==== Passage ====

It’s not like Joel and Ethan Coen lie awake at night worrying about this hole in their filmography. That would signal they actually think about their body of work and the meaning of it all, when, really, once they finish a film, it’s on to the next one. Self-analysis after the fact has never been their thing.

But when Joel, 56, took Charles Portis’ novel “True Grit” off the shelf a few years ago to read aloud with his son, Pedro (now 16), the idea hit him that it’d make for a great movie, yes, and that it was a kind of movie they’d never done before.

“That was one of the attractive things about it, from our point of view,” Joel says, with Ethan, 53, adding that he too had read the book with his 11-year-old daughter, Dusty.

“Making a movie that a 14-year-old girl is going to want to see is not what we usually do,” Joel continues. “And that interested us, doing something that you know as a parent you can take your 14-year-old daughter to see and actually like yourself for it.”

So, while “True Grit” has been hailed as the Coens’ first western (a genre designation they take exception to), the PG-13 movie actually blazes an entirely different trail for the filmmakers who managed to drop 260 F-bombs in “The Big Lebowski.”

“It’s interesting, isn’t it?” says Jeff Bridges, who, playing the Dude in “Lebowski” 12 years ago, memorably swore with such abandon that Sam Elliott’s character felt compelled to ask: “Do you have to use so many cuss words?”

“The story is kind of in the Mark Twain ‘Huck Finn’ tradition,” Bridges says. “You’ve got a young hero, in this case a girl, getting into all sorts of scrapes and adventures. You can see how kids of a certain age would really enjoy it,” says Bridges, who along with his young costar have been nominated for Screen Actors Guild awards.

What that certain age might be, of course, depends on the kid. “True Grit” opens with a shot of a dead man’s body lying in a soft blanket of snow. The victim’s 14-year-old daughter, Mattie (newcomer Hailee Steinfeld), resolves to “avenge her father’s blood” and enlists the help of a one-eyed lawman, Rooster Cogburn (Bridges), to help her hunt down his killer.

On the trail, Mattie and Rooster and at times the third member of their small posse, the loquacious Texas Ranger La Boeuf ( Matt Damon), encounter a corpse hanging from a tree, a bearded man bundled in a bearskin, snakes and death and treachery of all stripes.

Beyond the Portis novel (the Coens claim only vague recollections of the 1969 John Wayne version), inspiration came from the bold illustrations found in Howard Pyle’s “The Book of Pirates,” a volume they pored over in their youth.

“That pictorial style of illustration from Pyle and N.C. Wyeth was in the background of what we were thinking all the time,” Joel says. “They’re in the spirit of young adult adventure stories, the whole ‘Treasure Island,’ ‘Kidnapped,’ pirate story genre. Disney made all those. ‘Blackbeard’s Ghost’ with Peter Ustinov and the great Dean Jones.”

“And they always had a young adolescent who gets thrown in this exotic world,” Ethan excitedly chimes in. “I still remember the illustration of the guy getting the black spot.”

“Right,” Joel agrees. “There’s another Howard Pyle illustration we have that our father gave us with a pirate leaning over, shooting someone point-blank across the table in the captain’s quarters.”

====

List of tasks>
A. Decide whether each statement agrees with the article on the Coen brothers' "True Grit." For each one, answer yes or no and quote the words of the article that decide it. (i) Joel read the novel aloud with his son. (ii) The Coens remember the 1969 John Wayne version in detail. (iii) The Coens' "True Grit" is rated PG-13.
B. Please print the part of the article on the Coen brothers' "True Grit" between "On the trail, Mattie" and "of all stripes.", inclusive.

==== Data ====

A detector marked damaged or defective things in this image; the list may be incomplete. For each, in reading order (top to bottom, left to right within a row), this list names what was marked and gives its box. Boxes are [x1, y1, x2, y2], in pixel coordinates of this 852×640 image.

====

Set of answers>
A.
(i) Yes: "to read aloud with his son, Pedro (now 16)"
(ii) No: "the Coens claim only vague recollections of the 1969 John Wayne version"
(iii) Yes: "the PG-13 movie actually blazes an entirely different trail for the filmmakers"

B.
On the trail, Mattie and Rooster and at times the third member of their small posse, the loquacious Texas Ranger La Boeuf ( Matt Damon), encounter a corpse hanging from a tree, a bearded man bundled in a bearskin, snakes and death and treachery of all stripes.